■ **Source extract**
┌──
Friday, July 09, 2004

TERRELL'S TUNE-UP: SECRETS OF THE ANIMAL

As published in The New Mexican

When I heard "Once Upon a Time," the first song from My Secret Life, the new album by Eric Burdon, I was disheartened. Here's another washed-up old rock star pining for the good old days and that old-time rock 'n' roll. The second track, "Motorcycle Girl," which has a taste of Burdon's classic shouting and some flamenco-pop guitar, was better, so I didn't turn the CD off.

And good thing. The third song, a beefy minor-key blues-rocker called "Over the Border," is a berserk Tarantinoesque tale of drugs, paranoia, murder and betrayal. Burdon growls, wails and struts over the bound-for-battle B-3 organ of Mike Finnigan. Burdon attacks it as if this is the song that's been waiting for him all his life: "30 years on the highway running/I've got a trunk full of guns no love and no woman," he bellows in the bridge, his voice barely showing any age.

Burdon's been running down the highway for well more than 30 years. His old band the Animals is the most underrated British Invasion group. Sure, "House of the Rising Sun" is a mainstay of oldies radio. And "We've Got to Get Out of This Place" is used for great comic effect in Fahrenheit 9/11, as Michael Moore discusses the bin Laden family and other Saudi Arabians slipping out of the country right after the Sept. 11, 2001, attacks.

But the Animals never got the respect bestowed upon the Beatles, the Rolling Stones, the Who and the Kinks. Maybe it's because they were too meat-and-potatoes looking to become the darlings of French fashion magazines, like the Stones were. Or maybe it was because the Animals wrote little of their own material, most of which was old blues tunes and souped-up Brill Building offerings.

While others of his generation have remained in the public eye, Burdon basically sank from view after splitting from War, the influential funk-rock band he made famous in the early '70s. But he's been plugging away ever since, recording for tiny, unknown labels, doing an occasional Animals revival, playing casinos and living the blues he sings.

"Over the Border" is definitely the highlight of My Secret Life, but there are other gut punchers too. "The Secret" is full of crime and voodoo, while "Highway 62" is a tale of drugs, death and motorcycles.

"Black and White World" is a garage band/ska romper with an electric organ that recalls original Animal Alan Price.

Though the opening song, in which the singer yearns for the days of Marvin Gaye, Otis Redding, Elvis Presley and other singers, is a sentimental dud, Burdon does some tribute songs here that work. "Jazzman," featuring cool sax and trumpet, is a Van Morrison-worthy ode to Chet Baker, Billie Holiday and "Philly" Joe Jones. "Can't Kill the Boogieman" is a pounding invocation of the late John Lee Hooker. This is appropriate. Jillions of Americans, including me, were led to Hooker via the Animals' version of "Boom Boom."
└──
■ **Supplied records**
┌──
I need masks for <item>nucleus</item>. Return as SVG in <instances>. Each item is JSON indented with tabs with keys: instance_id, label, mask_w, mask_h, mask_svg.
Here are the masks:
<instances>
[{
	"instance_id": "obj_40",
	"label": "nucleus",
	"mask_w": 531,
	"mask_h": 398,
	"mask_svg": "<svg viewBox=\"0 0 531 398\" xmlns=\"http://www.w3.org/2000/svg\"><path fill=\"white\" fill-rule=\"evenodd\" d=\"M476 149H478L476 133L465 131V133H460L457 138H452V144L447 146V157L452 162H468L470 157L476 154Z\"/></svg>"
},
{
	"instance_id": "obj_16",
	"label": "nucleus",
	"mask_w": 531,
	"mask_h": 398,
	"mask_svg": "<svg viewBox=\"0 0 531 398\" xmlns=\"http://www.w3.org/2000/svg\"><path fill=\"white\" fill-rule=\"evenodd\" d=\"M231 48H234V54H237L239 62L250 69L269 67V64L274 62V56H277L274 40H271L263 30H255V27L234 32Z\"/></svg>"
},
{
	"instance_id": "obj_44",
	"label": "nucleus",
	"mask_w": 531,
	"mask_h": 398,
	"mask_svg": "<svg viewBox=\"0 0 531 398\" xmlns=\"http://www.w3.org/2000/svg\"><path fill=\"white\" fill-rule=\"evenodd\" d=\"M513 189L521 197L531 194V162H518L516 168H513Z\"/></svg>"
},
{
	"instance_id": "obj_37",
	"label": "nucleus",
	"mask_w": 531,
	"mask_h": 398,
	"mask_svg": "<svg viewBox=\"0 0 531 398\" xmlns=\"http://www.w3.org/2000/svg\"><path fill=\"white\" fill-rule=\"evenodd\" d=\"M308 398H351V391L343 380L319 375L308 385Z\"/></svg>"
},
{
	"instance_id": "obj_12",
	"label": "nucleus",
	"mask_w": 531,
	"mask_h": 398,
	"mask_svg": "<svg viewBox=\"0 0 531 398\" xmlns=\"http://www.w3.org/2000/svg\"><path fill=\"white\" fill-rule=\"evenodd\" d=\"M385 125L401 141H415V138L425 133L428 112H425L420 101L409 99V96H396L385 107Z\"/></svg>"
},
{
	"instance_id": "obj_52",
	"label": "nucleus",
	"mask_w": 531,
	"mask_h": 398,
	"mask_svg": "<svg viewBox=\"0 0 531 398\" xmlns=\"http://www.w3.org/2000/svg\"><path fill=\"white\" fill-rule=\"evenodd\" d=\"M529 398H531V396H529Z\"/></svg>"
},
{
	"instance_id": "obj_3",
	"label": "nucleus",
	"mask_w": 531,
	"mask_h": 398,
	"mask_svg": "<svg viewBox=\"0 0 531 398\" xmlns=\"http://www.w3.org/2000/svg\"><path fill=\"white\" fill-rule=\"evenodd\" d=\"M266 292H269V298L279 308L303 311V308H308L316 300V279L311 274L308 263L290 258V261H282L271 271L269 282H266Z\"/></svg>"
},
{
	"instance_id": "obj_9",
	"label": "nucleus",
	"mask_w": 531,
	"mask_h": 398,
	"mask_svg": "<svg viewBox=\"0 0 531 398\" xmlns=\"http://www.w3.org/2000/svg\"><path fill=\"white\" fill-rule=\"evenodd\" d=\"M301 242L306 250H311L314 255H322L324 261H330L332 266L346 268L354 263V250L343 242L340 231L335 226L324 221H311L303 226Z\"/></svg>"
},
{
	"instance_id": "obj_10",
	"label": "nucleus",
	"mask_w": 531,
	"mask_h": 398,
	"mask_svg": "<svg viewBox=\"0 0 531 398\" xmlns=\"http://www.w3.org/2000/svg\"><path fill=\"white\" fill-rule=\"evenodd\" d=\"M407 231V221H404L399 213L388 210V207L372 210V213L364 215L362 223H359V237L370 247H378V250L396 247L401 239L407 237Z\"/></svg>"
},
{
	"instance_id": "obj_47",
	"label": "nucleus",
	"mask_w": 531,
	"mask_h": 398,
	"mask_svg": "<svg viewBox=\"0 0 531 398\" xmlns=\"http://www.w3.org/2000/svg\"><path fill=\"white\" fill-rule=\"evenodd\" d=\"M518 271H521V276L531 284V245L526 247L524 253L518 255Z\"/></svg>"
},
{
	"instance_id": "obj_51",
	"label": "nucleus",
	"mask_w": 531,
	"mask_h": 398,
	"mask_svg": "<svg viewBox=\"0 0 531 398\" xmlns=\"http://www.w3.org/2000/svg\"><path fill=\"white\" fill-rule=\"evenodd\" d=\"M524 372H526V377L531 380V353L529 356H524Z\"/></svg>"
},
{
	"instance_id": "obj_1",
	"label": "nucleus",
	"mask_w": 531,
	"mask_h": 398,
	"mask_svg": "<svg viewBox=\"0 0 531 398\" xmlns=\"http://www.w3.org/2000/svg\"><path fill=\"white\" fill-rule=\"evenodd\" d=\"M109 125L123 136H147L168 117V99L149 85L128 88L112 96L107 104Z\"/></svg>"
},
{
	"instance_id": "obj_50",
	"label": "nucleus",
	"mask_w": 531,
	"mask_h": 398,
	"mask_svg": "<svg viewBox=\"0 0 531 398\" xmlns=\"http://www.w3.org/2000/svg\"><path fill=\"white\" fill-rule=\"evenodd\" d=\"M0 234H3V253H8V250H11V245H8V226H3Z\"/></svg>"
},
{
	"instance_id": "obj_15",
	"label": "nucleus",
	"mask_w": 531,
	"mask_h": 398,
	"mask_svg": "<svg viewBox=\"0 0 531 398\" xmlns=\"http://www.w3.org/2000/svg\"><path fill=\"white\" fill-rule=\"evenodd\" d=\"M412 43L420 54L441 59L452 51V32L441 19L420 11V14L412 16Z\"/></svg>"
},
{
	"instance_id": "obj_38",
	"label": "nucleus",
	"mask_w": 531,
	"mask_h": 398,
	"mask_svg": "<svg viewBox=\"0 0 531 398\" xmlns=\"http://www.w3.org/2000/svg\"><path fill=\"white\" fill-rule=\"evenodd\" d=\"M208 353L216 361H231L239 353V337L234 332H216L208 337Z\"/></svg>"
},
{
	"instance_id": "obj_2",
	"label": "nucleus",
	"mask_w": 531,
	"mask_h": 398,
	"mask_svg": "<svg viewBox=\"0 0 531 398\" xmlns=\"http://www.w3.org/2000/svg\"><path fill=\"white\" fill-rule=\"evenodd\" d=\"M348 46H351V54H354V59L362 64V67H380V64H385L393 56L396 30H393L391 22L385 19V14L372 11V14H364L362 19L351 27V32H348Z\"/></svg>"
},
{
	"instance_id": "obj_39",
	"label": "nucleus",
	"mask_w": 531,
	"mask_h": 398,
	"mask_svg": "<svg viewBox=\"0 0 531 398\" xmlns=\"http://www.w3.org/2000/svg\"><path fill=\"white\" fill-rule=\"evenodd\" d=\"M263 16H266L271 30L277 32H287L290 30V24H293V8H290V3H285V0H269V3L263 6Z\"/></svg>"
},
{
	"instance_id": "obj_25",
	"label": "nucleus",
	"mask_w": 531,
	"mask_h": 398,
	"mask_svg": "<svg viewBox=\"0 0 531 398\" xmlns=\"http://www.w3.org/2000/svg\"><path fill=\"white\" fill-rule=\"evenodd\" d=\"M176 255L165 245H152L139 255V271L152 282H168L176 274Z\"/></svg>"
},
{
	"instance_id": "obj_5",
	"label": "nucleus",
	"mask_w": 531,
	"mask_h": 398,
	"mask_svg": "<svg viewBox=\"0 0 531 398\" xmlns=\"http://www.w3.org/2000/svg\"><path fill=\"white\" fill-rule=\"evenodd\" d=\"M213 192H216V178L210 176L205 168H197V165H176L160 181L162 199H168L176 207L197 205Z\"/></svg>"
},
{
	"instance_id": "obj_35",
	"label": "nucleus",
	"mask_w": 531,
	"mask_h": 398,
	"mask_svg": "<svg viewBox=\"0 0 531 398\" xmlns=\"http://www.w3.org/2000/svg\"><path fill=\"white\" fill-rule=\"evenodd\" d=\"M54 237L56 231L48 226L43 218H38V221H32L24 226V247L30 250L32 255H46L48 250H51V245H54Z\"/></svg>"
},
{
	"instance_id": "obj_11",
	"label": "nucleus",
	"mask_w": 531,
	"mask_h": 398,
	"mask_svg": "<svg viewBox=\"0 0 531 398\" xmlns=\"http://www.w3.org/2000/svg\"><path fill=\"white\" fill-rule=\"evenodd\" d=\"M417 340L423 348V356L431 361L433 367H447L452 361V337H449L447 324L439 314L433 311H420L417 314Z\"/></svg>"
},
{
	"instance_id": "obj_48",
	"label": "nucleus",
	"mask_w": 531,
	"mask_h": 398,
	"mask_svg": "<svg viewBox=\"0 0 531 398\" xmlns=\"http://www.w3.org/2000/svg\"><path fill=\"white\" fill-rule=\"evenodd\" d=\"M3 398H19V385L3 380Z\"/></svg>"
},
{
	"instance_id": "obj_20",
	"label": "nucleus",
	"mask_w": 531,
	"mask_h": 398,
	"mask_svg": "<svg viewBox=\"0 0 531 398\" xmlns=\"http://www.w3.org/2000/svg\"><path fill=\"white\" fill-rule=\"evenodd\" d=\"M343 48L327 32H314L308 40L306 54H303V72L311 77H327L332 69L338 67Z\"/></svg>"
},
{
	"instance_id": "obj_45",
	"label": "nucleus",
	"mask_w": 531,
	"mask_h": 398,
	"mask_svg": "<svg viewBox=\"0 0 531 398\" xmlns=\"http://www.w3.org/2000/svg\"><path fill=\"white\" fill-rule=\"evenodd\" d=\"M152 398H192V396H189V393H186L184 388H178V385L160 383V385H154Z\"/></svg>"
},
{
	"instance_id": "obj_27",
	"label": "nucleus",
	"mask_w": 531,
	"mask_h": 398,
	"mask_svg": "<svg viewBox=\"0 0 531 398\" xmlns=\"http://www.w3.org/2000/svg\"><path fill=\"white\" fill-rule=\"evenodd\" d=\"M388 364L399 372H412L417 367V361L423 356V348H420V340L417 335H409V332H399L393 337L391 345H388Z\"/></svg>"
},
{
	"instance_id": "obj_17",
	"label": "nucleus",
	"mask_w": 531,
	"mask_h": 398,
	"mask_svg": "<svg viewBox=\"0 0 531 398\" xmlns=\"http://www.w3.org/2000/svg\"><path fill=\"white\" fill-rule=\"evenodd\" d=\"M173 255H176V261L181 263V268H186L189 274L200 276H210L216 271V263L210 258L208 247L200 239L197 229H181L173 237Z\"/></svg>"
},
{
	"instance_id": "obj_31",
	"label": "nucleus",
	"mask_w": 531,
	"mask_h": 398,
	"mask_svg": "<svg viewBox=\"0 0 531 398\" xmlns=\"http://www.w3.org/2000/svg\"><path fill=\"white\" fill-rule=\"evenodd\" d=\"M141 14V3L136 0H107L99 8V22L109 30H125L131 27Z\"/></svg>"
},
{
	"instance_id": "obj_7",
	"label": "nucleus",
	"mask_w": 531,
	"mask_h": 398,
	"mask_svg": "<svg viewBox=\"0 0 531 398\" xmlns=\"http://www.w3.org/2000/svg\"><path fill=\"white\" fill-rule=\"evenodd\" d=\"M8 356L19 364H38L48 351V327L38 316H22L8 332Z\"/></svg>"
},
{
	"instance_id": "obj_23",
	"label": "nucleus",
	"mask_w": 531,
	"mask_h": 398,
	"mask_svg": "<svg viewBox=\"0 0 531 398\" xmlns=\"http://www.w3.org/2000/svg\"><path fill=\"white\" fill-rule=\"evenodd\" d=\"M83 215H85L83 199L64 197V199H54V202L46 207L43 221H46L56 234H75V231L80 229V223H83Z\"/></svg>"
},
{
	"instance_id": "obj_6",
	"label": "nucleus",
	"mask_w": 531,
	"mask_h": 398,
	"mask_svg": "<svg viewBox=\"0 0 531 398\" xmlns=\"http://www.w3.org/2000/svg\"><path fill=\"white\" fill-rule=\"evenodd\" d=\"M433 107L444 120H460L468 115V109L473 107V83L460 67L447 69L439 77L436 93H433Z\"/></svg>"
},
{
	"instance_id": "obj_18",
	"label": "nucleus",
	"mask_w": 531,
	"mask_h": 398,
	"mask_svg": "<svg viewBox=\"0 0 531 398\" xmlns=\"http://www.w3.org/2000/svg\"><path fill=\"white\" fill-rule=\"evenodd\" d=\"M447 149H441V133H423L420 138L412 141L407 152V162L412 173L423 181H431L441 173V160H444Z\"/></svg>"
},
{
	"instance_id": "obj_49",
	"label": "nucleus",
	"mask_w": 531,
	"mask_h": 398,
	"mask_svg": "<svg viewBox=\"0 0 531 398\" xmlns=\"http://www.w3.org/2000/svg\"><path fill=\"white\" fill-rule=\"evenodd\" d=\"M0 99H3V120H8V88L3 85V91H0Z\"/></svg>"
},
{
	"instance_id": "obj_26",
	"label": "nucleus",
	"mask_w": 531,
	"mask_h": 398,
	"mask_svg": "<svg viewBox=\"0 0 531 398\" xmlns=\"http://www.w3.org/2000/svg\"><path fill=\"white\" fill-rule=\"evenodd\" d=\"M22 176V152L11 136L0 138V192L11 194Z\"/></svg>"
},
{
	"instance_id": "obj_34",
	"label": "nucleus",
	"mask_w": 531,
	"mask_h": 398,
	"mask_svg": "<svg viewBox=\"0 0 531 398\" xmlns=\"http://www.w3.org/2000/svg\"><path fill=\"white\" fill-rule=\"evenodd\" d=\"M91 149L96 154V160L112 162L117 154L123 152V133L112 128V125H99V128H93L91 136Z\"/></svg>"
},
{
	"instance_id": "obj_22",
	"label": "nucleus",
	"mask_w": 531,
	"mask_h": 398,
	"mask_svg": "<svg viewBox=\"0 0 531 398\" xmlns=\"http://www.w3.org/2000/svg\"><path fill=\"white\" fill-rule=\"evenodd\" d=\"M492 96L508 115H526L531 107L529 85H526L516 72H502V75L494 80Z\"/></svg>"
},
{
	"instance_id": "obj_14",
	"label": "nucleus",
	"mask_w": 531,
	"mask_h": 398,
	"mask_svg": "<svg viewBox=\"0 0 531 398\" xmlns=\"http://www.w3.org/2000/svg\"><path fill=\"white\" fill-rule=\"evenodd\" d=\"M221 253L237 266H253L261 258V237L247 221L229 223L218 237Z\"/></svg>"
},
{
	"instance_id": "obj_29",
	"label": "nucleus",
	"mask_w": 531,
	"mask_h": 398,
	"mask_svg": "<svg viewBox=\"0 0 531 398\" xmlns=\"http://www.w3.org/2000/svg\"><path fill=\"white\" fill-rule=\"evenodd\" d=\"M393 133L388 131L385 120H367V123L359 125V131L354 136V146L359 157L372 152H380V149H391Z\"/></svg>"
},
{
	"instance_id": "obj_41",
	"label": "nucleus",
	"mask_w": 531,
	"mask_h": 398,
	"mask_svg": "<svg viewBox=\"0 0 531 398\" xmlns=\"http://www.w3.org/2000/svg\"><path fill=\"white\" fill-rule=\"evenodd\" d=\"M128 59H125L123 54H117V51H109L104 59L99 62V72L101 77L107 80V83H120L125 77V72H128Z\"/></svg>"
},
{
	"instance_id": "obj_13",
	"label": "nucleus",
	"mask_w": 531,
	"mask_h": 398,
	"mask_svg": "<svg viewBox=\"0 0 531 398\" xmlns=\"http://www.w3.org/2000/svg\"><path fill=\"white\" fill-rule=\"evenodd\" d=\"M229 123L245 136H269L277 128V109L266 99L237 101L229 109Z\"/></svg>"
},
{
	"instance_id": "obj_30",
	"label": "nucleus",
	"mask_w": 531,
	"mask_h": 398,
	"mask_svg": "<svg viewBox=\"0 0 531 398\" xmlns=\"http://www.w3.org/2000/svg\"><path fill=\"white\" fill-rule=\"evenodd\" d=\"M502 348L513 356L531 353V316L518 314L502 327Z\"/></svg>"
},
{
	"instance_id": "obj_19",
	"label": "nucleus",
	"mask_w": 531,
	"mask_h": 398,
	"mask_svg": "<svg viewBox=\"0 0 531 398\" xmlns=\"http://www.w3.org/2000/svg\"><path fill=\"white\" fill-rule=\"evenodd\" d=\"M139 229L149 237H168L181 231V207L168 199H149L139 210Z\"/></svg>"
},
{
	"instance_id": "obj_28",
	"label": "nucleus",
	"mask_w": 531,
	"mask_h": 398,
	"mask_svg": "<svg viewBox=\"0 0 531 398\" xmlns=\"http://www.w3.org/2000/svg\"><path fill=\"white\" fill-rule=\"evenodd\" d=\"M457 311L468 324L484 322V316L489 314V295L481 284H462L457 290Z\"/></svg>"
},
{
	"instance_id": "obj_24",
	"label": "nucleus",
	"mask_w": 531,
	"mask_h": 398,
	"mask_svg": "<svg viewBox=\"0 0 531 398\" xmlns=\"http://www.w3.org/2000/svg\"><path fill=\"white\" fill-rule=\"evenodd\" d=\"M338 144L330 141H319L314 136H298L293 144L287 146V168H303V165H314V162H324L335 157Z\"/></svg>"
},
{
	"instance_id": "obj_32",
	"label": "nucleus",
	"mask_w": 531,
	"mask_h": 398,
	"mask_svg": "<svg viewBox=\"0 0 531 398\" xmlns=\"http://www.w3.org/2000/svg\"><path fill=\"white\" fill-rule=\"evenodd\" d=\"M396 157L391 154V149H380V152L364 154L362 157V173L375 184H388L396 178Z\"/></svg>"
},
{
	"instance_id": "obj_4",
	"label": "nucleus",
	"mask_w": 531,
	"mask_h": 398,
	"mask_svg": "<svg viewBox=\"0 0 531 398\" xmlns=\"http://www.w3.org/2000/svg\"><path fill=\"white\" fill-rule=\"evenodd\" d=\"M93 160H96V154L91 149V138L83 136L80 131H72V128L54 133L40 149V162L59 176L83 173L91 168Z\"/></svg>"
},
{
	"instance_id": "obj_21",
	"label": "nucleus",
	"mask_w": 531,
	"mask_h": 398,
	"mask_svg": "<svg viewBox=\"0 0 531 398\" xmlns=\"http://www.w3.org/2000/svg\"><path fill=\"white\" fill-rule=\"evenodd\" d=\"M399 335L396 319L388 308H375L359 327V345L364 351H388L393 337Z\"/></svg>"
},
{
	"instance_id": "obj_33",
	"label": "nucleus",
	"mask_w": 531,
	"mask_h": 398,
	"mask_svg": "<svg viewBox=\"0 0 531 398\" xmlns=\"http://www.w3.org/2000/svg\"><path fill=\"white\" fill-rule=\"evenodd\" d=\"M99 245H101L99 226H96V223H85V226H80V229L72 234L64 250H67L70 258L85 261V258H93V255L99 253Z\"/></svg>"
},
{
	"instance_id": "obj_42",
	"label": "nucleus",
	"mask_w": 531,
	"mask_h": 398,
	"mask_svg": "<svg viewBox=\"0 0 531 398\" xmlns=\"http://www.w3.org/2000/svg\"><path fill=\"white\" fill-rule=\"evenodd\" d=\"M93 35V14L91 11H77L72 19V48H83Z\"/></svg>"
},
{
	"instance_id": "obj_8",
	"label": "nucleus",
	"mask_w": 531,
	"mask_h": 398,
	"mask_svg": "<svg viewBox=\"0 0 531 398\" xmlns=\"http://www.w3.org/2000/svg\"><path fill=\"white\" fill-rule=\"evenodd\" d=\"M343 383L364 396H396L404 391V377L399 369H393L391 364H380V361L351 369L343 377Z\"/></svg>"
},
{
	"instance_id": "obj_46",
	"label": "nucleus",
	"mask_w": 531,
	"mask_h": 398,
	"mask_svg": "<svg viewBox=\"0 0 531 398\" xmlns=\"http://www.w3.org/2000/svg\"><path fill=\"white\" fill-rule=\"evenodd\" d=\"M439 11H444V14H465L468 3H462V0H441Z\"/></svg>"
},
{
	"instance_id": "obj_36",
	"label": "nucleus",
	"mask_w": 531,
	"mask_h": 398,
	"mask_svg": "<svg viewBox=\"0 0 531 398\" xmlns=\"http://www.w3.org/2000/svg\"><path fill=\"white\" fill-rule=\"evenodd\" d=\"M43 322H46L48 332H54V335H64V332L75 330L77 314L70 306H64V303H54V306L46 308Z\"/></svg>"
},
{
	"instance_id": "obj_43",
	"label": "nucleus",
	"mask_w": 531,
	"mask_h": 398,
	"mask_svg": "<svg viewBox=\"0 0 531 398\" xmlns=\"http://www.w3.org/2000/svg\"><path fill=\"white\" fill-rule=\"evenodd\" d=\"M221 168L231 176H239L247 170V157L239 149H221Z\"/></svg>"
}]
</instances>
└──
■ **Requests**
1. Set down the part of the Eric Burdon review starting with "While others of" and going on through "death and motorcycles.", word for word.
2. In the Eric Burdon review, shorten the paragraph beginning "While others of his generation" and keep its main facts.

■ **Responses to the tasks**
1.
While others of his generation have remained in the public eye, Burdon basically sank from view after splitting from War, the influential funk-rock band he made famous in the early '70s. But he's been plugging away ever since, recording for tiny, unknown labels, doing an occasional Animals revival, playing casinos and living the blues he sings.

"Over the Border" is definitely the highlight of My Secret Life, but there are other gut punchers too. "The Secret" is full of crime and voodoo, while "Highway 62" is a tale of drugs, death and motorcycles.

2. Unlike many of his peers, Burdon largely faded from public view after leaving War, the funk-rock band he made famous in the early '70s. He has kept working since then, recording for small labels, occasionally reviving the Animals, playing casinos and living the blues he sings.